By understanding the common types of assets, outsourced CFO says entrepreneurs can start to understand the difference between assets and expenses. Vehicles are one of the most common types of assets. Contractors go through lots of trucks in their business so any types of vehicles are considered assets. Entrepreneurs should also understand that leaseholder improvements are also considered fixed assets. Because once an entrepreneur makes the purchase, it is going to help the entrepreneur do their business for a long period of time. For example, an entrepreneur that rewires the electric wiring in their office, puts a new roof on the building, or puts new siding up will be able to benefit from that leaseholder improvement for several years as they continue to have a place to operate their business.

Outsourced CFO | Assets Versus Expenses

If entrepreneurs are learning how to read to their interim financial statements but not learning how to classify assets and expenses, outsourced CFO says they may end up with unusable or incorrect interim financial statements. When they go to make financial decisions in their business, if the interim statements are not accurate, they may end up inadvertently making poor financial decisions in their business.

Entrepreneurs should understand how when they purchase assets are they going to appear on their interim financial statements. Outsourced CFO says contrary to what many entrepreneurs believe, when they purchase and assets, the expense should not show up on their income statements. Or at least, they are not going to show up right away. The asset is going to completely bypasses the income statement initially and bit put directly onto the balance sheet. However, once an entrepreneur makes the initial purchase, the asset will show up on the income statement as it depreciates. This should have been once a year this way, the entrepreneur will not have an extremely negative hit in the month that they made a significant asset purchase, however they will see the balance of the purchase come back onto the income statement slowly over time.

This ends up satisfying the revenue and expense matching principle. This principle means that the expenses are matched to the income that they generate. Which means that when an entrepreneur is looking at the income of a certain time period, It should match the expenses that happen in the same time period.

Outsourced CFO recommends that entrepreneurs set up separate subaccounts for significant fixed assets in an effort to stay organized and have the most information possible on these assets in preparation of those assets ever being resold, or if an entrepreneur is going to be selling their business.
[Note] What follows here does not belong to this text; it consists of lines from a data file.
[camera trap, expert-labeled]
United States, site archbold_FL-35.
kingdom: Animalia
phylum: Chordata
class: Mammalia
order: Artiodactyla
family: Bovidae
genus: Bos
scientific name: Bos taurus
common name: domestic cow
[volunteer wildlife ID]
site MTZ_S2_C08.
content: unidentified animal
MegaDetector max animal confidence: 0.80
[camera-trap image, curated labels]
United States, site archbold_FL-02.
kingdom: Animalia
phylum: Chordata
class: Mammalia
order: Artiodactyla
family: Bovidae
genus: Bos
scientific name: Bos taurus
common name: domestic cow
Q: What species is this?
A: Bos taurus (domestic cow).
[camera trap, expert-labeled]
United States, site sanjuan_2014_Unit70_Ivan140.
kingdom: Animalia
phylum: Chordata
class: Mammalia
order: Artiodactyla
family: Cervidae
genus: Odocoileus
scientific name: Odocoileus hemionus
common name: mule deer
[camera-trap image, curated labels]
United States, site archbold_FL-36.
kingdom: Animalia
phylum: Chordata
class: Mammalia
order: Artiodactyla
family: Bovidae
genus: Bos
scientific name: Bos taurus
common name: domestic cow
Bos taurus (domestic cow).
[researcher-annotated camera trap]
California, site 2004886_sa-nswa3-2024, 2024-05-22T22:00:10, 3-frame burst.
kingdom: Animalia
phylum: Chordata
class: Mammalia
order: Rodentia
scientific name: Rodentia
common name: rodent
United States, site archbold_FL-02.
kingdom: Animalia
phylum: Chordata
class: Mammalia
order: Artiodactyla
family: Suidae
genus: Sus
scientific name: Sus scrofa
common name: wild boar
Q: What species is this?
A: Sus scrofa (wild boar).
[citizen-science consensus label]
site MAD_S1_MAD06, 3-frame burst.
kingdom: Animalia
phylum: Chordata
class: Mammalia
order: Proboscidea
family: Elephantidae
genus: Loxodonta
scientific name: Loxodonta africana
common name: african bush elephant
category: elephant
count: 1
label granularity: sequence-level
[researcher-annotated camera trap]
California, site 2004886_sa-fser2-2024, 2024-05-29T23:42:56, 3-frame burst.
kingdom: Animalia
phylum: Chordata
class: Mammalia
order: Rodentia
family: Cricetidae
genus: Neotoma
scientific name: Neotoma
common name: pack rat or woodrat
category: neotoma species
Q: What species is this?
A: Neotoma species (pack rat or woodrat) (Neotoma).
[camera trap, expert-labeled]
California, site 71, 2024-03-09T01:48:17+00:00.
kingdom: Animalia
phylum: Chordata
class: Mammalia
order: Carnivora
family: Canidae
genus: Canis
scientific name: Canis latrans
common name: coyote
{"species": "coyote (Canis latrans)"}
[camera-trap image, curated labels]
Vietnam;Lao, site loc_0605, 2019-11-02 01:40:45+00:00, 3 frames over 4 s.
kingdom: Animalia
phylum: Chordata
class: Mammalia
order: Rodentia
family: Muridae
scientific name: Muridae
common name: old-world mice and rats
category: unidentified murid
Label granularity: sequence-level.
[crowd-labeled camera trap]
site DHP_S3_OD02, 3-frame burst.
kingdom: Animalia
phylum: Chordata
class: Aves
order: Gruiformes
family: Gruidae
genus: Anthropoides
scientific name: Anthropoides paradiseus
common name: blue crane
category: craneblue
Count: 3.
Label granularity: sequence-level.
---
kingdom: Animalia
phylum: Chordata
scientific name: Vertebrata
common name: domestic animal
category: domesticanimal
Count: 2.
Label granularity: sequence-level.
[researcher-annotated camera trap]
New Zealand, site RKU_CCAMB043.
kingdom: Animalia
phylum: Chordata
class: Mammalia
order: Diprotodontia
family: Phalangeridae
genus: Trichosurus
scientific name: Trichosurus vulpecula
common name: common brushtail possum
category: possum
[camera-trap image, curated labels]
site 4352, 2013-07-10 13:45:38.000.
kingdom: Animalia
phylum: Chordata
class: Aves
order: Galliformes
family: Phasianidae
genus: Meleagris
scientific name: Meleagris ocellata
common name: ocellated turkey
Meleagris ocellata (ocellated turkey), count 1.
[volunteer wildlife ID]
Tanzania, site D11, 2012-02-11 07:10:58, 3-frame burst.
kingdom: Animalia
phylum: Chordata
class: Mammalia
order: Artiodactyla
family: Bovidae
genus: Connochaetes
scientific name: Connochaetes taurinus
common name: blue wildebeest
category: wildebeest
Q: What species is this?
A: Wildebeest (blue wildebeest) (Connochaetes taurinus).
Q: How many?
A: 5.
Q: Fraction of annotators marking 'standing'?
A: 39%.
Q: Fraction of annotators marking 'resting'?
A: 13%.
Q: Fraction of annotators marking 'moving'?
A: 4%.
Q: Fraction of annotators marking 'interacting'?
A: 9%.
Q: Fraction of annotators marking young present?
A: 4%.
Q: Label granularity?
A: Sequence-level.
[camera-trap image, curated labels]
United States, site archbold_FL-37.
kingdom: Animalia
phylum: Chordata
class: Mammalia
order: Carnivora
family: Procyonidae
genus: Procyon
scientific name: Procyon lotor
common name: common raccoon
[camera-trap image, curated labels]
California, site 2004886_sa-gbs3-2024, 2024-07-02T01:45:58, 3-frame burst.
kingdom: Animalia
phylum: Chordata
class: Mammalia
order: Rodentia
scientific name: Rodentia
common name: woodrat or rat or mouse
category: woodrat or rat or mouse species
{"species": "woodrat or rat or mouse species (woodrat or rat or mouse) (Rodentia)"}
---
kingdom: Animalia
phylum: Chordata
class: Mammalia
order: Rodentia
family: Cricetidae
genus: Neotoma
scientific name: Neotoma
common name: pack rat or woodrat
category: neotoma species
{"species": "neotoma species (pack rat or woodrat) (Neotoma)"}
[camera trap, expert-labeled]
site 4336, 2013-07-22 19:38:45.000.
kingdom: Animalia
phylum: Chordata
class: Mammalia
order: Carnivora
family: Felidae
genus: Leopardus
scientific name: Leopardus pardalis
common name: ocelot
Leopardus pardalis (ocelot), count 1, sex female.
These subaccounts will help an entrepreneur keep the most information possible and is especially helpful when keeping track of assets that are most likely going to be resold such as vehicles. Computers are a great example of assets that are less likely to be resold at a significant value due to the tendency for them to become obsolete in a shorter period of time.

If entrepreneurs see small changes to the asset accounts, they should understand that not only is that a likely mistake, but outsourced CFO says that the likely mistake is an misclassification of an expense as an assets. Since entrepreneurs are only putting in assets that are over a thousand dollars into their fixed asset accounts, if it is under thousand dollars business owners should reclassify that as an expense instead.

By understanding how to classify expenses versus assets, entrepreneurs will ensure that there interim financial statements are kept as accurate as possible so that they can have the best information make financial decisions with in their business.